**TASK INPUTS**
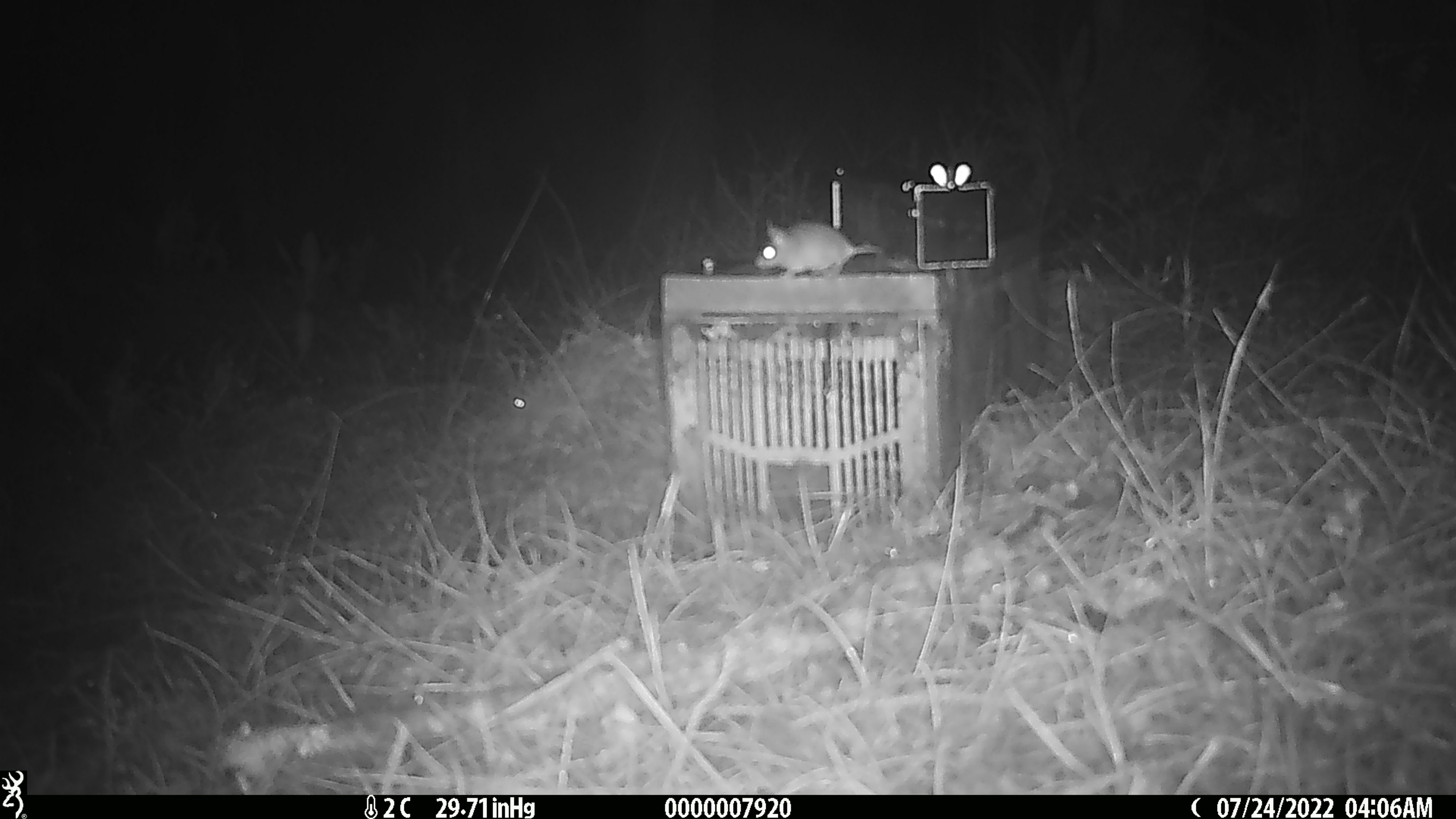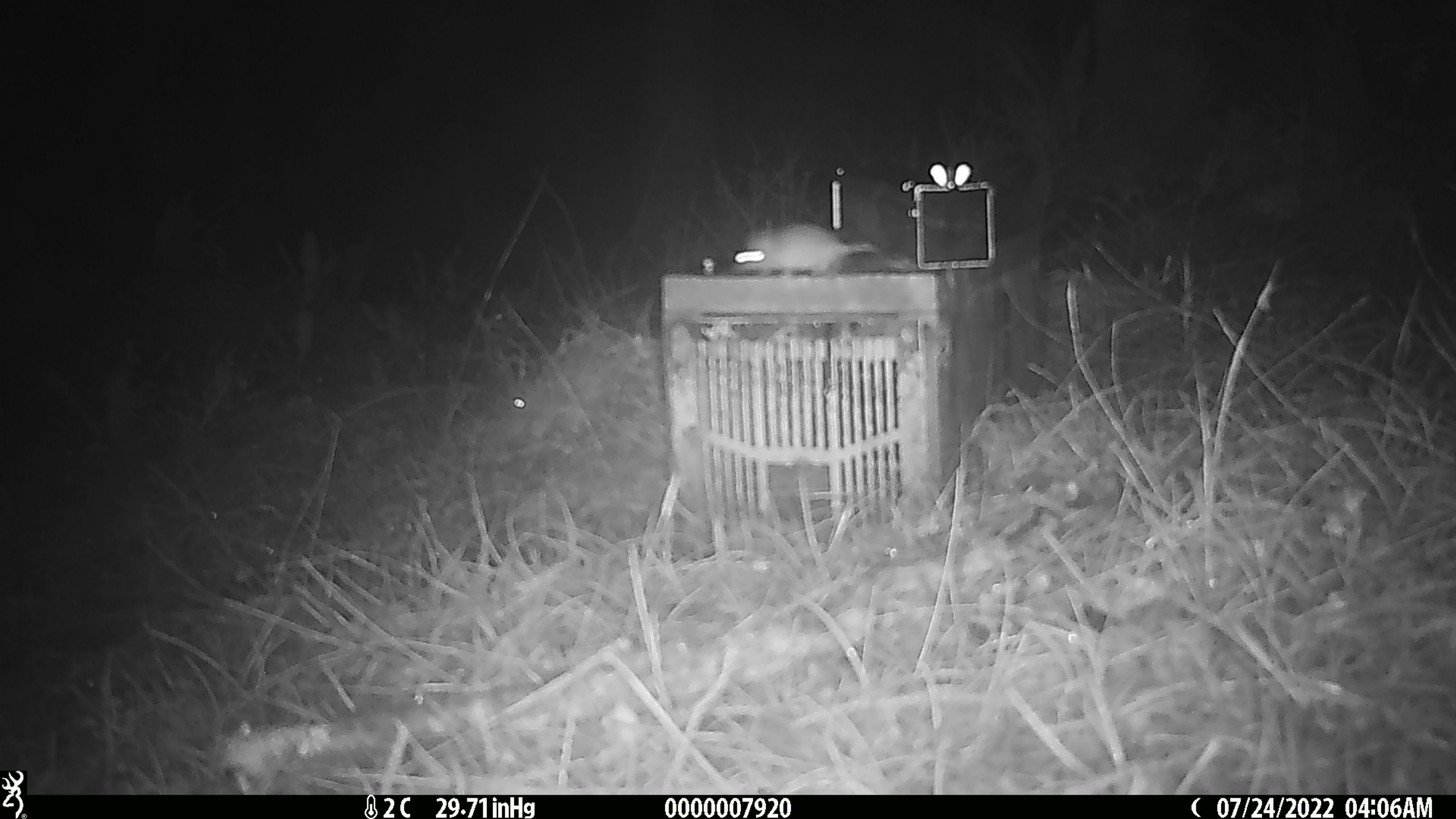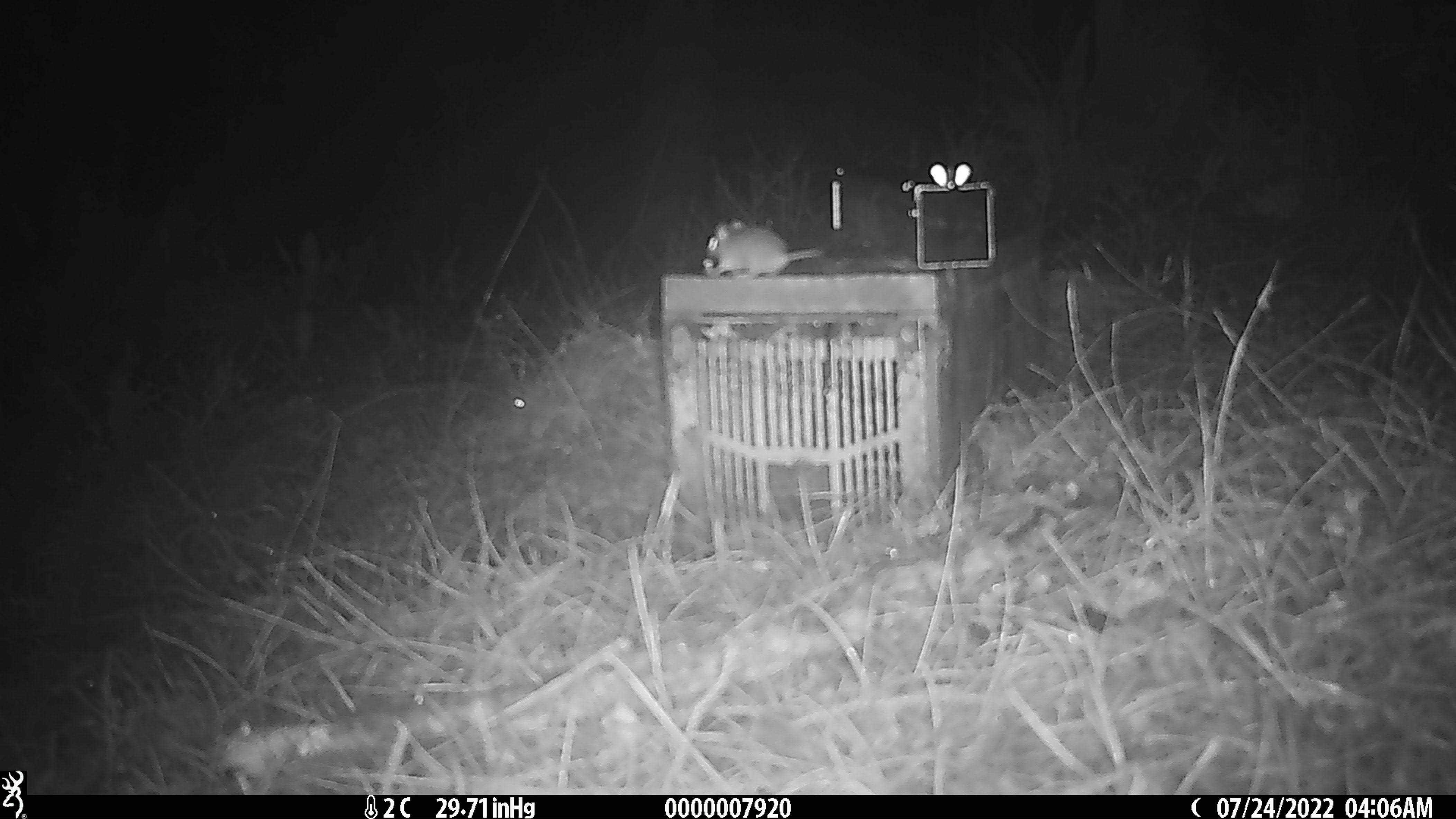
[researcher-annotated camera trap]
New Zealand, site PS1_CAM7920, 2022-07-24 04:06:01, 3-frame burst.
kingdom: Animalia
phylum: Chordata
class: Mammalia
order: Rodentia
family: Muridae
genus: Mus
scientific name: Mus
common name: mouse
Mouse (Mus).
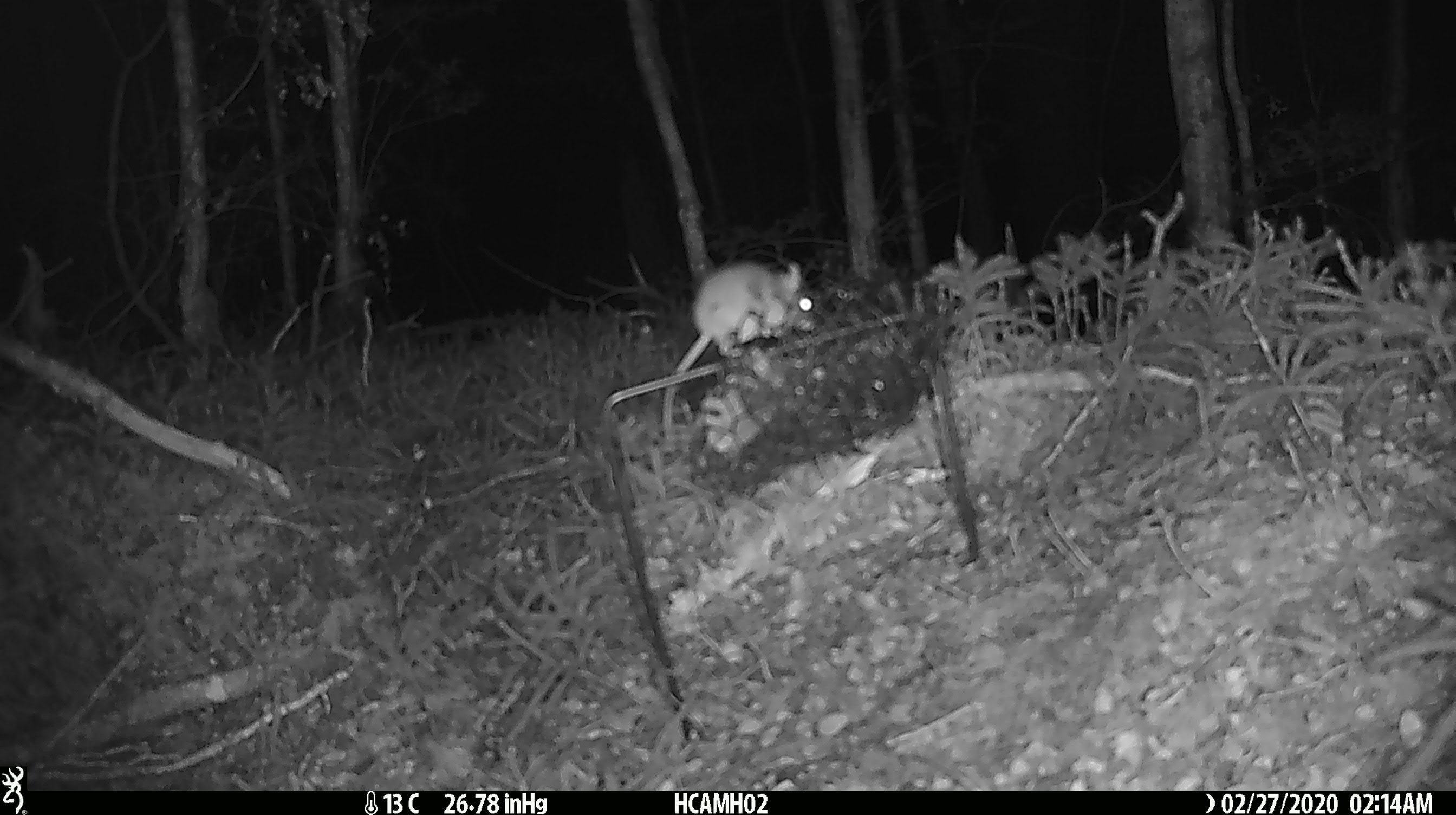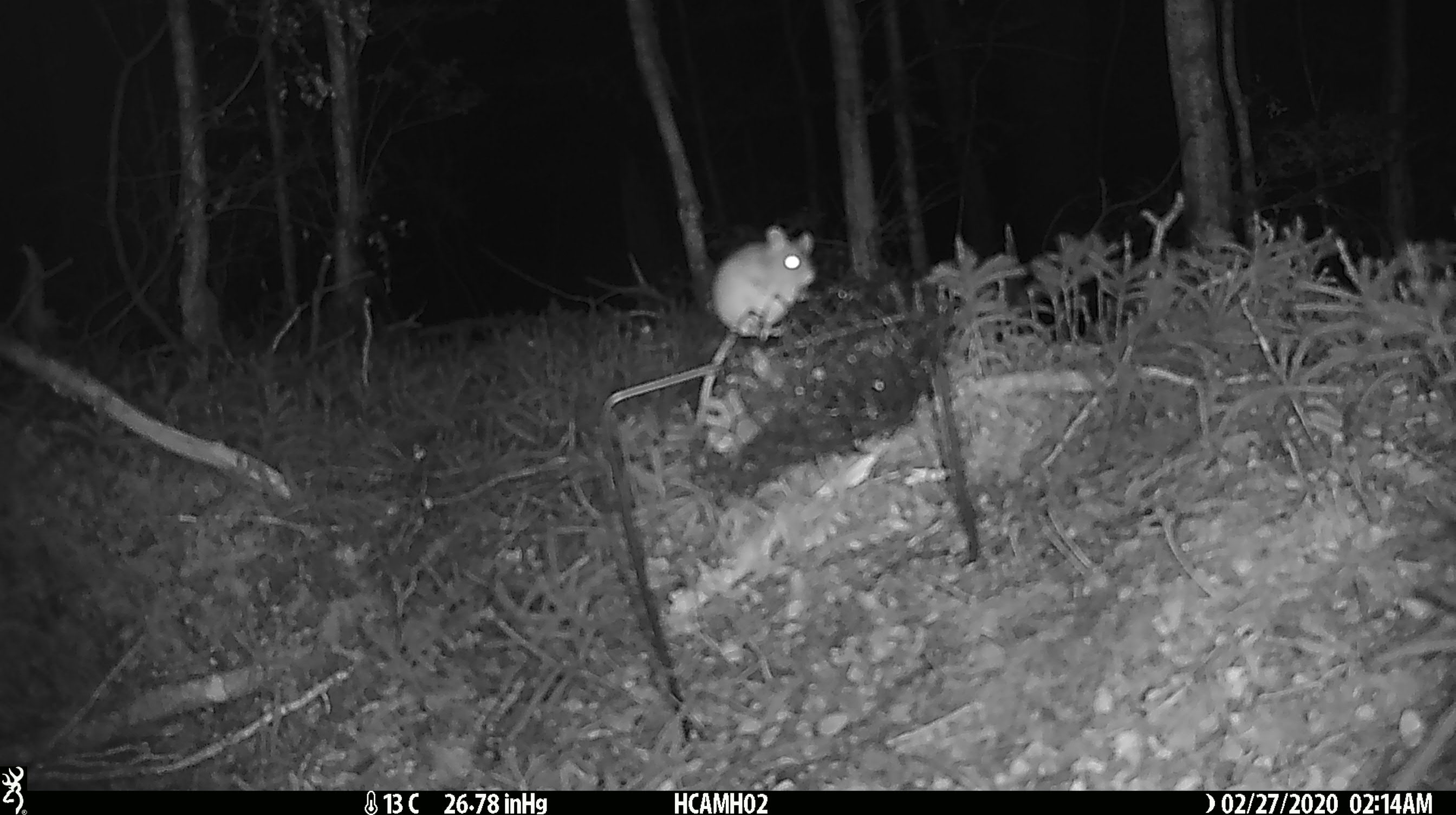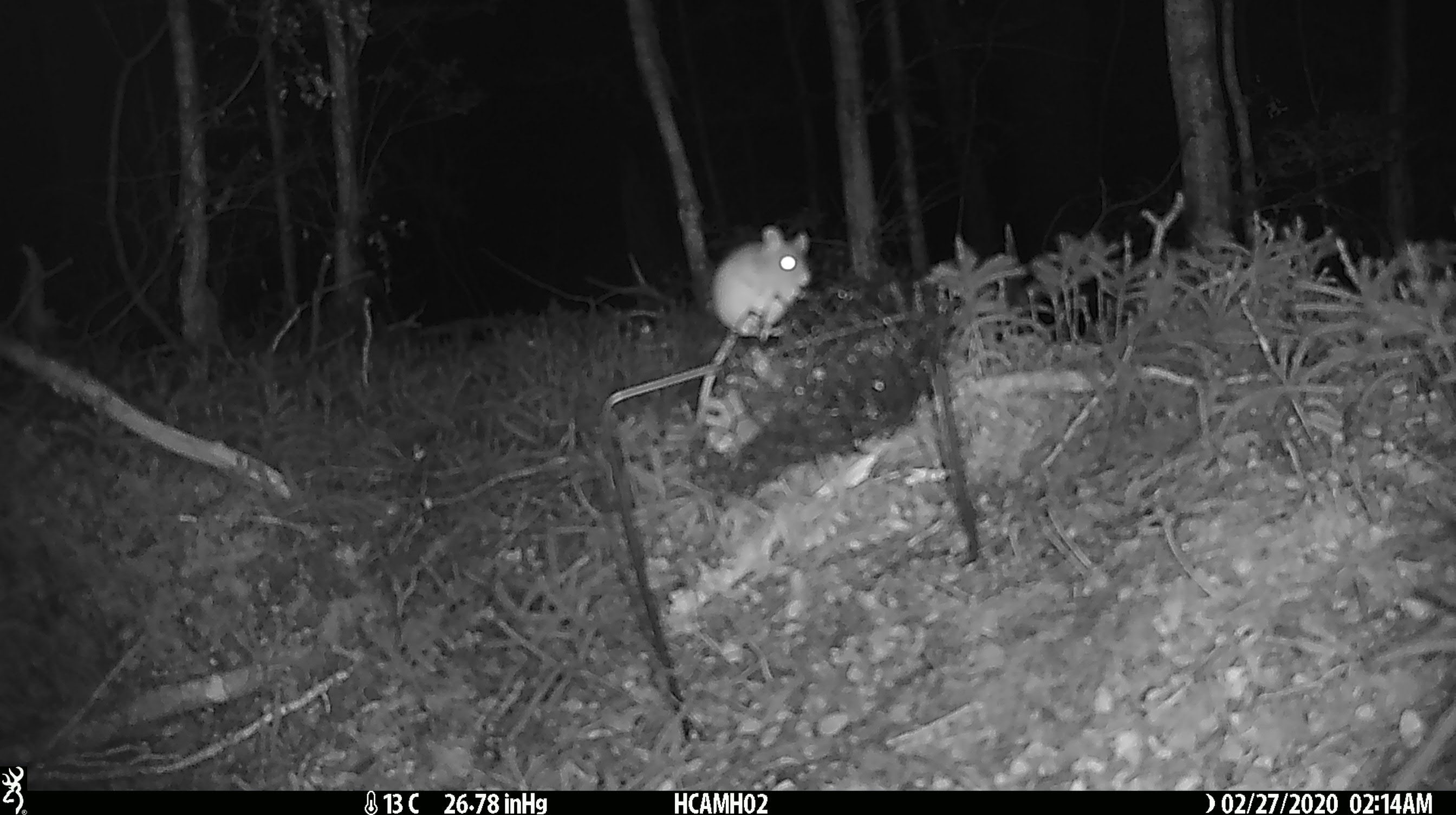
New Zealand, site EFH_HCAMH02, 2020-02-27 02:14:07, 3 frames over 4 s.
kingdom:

**WHAT YOU NEED TO DO**
What you write must match, line for line, the records from the line containing "common name: mouse" through the last line, with every picture left out.

**RESULT**
common name: mouse
Mouse (Mus).
New Zealand, site EFH_HCAMH02, 2020-02-27 02:14:07, 3 frames over 4 s.
kingdom:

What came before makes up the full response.